**Supplied text:**
** begin **

# SOCI832: Overview: Research Methods

Field, A., Miles, J., and Field, Z. (2012). Discovering statistics using R. Sage publications.

• Chapter 1: Why is my evil lecturer forcing me to learn statistics?

# Concepts

Research
Theory testing
Conceptualisation and operationalisation
Levels of measurement
Scales and indexes
Reliability and validity

# Lesson 2.1: An introduction to research methods

Learning Objectives

By the end of this class, students should be able to:

1. Identify the theory being tested in an academic paper.
2. Distinguish between theoretical frameworks (like religions), theoretical explanations (complex, but subject to evidence and argument), and hypotheses (statements which can test one prediction of theory).
3. Identify the units of analysis and the variables in a social science analysis
4. Identify the dependent variable, independent variables, and control variables in an analysis
5. Identify the conceptualisation of a variable, and the operationalisation of a variable, and to suggest alternative ways that a particular variable could be conceptualised or operationalised differently.
6. To be able to state what level of measurement a variable is measured at, particularly with respect to the categorisations of: categorical, binary, ordinal, continuous (or interval).
7. Identify a scale or index in an academic paper. Explain the advantages of a scale or index.
8. Search the internet and academic databases and find scales or indexes in the academic literature for a particular concept.
9. Explain in everyday language what reliability and validity are, with examples.

Questions

• What is research methods, why does it matter, and how does it relate to statistics?
• How do I distinguish between a theoretical framework, a theoretical explanation, and a hypothesis?
• How do I identify the units of analysis and the variables in a study?
• How do I distinguish between the dependent variable, independent variables, and control variables?
• How do I properly conceptualise a variable?
• How do I properly operationalise a variable?
• How can I tell if a variable is measured as a categorical, binary, ordinal, or continuous (or interval) variable?

** end **

**Requirement a:**
Reproduce the research methods course overview above word for word, from beginning to end.

**Excerpted data:**
** begin **

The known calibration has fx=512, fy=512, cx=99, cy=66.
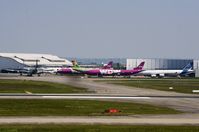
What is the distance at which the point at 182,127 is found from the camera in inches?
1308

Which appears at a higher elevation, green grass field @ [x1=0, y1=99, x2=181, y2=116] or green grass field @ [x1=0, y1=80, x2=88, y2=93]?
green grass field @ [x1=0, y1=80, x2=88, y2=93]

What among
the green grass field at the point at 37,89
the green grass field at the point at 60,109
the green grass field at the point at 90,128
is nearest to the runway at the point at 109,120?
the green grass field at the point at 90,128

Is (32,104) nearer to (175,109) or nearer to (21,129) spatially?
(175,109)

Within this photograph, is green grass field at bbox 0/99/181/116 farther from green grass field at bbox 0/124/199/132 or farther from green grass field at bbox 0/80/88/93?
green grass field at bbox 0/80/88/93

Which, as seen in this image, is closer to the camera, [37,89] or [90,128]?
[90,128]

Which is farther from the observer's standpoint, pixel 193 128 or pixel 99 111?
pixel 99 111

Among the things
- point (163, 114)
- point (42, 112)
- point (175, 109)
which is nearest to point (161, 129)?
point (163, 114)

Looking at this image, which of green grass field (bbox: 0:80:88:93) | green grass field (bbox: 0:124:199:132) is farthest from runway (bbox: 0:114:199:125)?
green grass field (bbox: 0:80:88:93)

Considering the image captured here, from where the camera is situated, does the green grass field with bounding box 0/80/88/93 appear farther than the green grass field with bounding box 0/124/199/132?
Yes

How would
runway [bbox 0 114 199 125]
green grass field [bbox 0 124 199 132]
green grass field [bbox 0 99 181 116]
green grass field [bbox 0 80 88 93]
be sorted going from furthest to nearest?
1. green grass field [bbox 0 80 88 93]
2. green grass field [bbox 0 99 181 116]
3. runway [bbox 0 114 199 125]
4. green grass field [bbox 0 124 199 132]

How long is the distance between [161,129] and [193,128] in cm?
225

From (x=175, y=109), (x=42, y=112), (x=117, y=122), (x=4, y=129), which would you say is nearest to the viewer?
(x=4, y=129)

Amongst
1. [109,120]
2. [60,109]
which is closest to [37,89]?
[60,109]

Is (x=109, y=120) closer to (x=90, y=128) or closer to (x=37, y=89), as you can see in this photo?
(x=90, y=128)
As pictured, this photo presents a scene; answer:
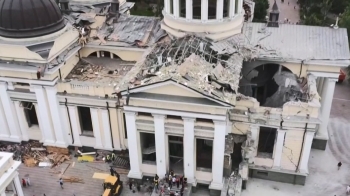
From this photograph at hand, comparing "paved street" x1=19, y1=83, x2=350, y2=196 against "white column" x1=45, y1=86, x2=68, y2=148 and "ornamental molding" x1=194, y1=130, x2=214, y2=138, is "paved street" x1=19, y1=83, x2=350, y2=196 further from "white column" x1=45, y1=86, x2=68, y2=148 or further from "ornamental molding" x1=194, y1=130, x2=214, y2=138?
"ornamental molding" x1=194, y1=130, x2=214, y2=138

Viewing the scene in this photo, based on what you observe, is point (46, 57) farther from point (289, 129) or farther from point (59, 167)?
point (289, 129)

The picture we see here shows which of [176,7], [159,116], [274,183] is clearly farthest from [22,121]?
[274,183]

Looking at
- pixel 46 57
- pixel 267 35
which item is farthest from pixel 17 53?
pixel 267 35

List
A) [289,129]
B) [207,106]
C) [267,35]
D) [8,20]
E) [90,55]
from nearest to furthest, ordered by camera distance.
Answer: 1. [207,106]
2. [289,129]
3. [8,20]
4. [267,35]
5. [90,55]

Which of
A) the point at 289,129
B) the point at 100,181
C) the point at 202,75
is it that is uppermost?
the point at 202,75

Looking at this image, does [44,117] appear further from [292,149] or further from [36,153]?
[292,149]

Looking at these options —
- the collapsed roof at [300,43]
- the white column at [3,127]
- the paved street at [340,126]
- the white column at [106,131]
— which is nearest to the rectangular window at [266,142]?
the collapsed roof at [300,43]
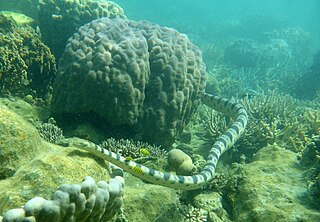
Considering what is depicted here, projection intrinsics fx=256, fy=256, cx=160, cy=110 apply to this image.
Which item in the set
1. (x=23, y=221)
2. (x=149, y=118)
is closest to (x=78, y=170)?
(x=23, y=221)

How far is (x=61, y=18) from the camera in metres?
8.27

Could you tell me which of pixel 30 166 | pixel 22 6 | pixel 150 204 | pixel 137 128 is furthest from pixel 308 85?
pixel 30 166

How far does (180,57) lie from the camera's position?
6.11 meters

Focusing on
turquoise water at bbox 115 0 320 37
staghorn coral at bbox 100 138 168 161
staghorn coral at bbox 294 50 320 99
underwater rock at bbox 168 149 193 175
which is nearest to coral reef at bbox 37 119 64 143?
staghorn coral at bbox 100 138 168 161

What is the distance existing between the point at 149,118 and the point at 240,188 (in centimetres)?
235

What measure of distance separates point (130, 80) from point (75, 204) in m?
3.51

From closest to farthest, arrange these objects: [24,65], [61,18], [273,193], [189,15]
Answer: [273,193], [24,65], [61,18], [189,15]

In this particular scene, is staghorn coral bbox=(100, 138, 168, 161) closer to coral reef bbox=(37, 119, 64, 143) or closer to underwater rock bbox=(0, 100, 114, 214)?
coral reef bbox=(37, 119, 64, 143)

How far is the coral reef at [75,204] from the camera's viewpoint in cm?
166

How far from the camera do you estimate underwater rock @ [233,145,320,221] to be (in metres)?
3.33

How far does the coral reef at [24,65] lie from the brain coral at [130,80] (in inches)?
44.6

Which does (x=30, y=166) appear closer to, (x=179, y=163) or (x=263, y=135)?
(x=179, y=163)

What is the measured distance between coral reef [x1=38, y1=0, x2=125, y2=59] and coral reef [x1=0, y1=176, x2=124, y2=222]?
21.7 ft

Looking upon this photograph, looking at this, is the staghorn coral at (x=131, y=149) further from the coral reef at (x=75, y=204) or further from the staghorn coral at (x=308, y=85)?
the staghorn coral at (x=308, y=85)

** end **
** begin **

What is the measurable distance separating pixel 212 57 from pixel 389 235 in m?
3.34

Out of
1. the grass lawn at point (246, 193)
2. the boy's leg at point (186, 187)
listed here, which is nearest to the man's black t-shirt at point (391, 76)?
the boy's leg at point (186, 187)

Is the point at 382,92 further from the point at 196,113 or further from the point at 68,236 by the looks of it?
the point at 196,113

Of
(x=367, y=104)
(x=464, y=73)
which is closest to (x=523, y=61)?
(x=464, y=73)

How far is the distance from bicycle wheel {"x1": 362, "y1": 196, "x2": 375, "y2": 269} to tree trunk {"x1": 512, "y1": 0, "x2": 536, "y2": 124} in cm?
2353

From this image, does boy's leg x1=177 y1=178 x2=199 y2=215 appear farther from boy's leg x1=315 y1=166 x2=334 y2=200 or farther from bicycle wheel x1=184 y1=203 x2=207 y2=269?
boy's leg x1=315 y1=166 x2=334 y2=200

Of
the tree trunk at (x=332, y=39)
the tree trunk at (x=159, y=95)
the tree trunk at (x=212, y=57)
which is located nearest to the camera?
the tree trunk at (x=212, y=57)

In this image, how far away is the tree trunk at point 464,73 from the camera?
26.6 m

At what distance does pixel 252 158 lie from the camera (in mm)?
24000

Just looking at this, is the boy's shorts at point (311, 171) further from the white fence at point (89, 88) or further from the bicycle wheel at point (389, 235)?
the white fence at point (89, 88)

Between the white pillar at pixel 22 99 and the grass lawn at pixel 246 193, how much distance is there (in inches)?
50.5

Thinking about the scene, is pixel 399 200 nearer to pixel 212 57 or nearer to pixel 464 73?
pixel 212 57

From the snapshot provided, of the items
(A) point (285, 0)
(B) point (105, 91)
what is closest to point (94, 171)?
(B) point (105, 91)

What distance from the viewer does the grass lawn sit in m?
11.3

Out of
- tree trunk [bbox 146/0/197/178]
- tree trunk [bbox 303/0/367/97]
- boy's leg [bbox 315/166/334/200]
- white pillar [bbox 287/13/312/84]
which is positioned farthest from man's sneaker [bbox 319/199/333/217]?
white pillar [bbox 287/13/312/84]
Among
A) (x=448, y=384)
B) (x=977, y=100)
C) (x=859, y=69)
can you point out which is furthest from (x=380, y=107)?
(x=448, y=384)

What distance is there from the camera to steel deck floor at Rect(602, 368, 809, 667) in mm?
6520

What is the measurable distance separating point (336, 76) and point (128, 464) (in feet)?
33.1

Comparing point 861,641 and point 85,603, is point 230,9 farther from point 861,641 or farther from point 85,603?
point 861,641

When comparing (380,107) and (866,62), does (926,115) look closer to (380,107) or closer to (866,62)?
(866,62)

** end **
** begin **

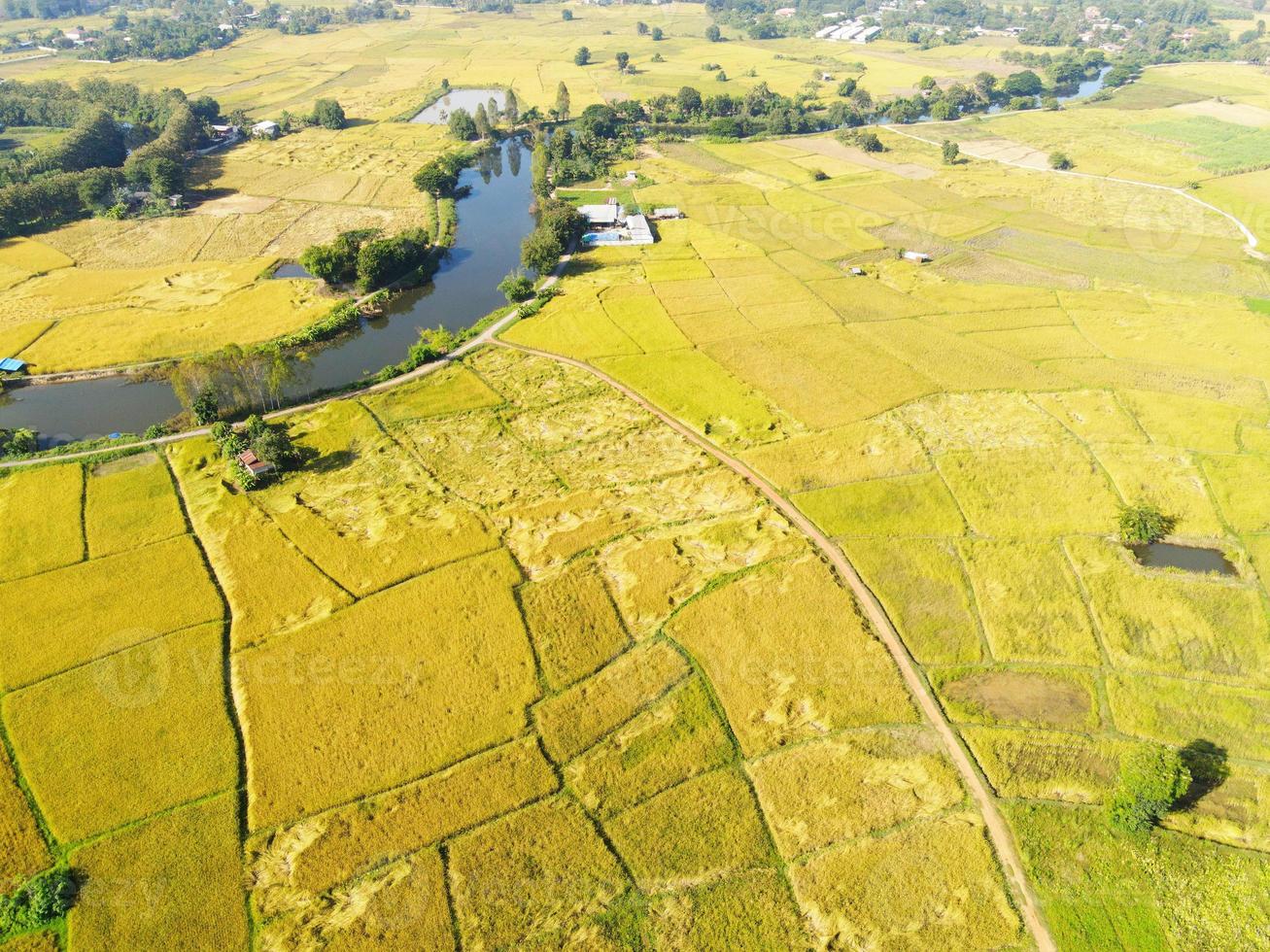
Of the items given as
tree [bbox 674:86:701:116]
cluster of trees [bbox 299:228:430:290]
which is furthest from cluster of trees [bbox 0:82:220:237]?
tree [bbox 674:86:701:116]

** end **

**Requirement b:**
In the listing above, set out the lines from the one containing "What is the distance existing" through the one containing "Answer: [273,193], [24,65], [61,18], [189,15]", both included, as a numbered list, leaving out any blank lines.

**Final answer a:**
# SOCI832: Overview: Research Methods

Field, A., Miles, J., and Field, Z. (2012). Discovering statistics using R. Sage publications.

• Chapter 1: Why is my evil lecturer forcing me to learn statistics?

# Concepts

Research
Theory testing
Conceptualisation and operationalisation
Levels of measurement
Scales and indexes
Reliability and validity

# Lesson 2.1: An introduction to research methods

Learning Objectives

By the end of this class, students should be able to:

1. Identify the theory being tested in an academic paper.
2. Distinguish between theoretical frameworks (like religions), theoretical explanations (complex, but subject to evidence and argument), and hypotheses (statements which can test one prediction of theory).
3. Identify the units of analysis and the variables in a social science analysis
4. Identify the dependent variable, independent variables, and control variables in an analysis
5. Identify the conceptualisation of a variable, and the operationalisation of a variable, and to suggest alternative ways that a particular variable could be conceptualised or operationalised differently.
6. To be able to state what level of measurement a variable is measured at, particularly with respect to the categorisations of: categorical, binary, ordinal, continuous (or interval).
7. Identify a scale or index in an academic paper. Explain the advantages of a scale or index.
8. Search the internet and academic databases and find scales or indexes in the academic literature for a particular concept.
9. Explain in everyday language what reliability and validity are, with examples.

Questions

• What is research methods, why does it matter, and how does it relate to statistics?
• How do I distinguish between a theoretical framework, a theoretical explanation, and a hypothesis?
• How do I identify the units of analysis and the variables in a study?
• How do I distinguish between the dependent variable, independent variables, and control variables?
• How do I properly conceptualise a variable?
• How do I properly operationalise a variable?
• How can I tell if a variable is measured as a categorical, binary, ordinal, or continuous (or interval) variable?

**Final answer b:**
1. What is the distance existing between the point at 149,118 and the point at 240,188 (in centimetres)?
2. 235
3. What measure of distance separates point (130, 80) from point (75, 204) in m?
4. 3.51
5. From closest to farthest, arrange these objects: [24,65], [61,18], [273,193], [189,15]
6. Answer: [273,193], [24,65], [61,18], [189,15]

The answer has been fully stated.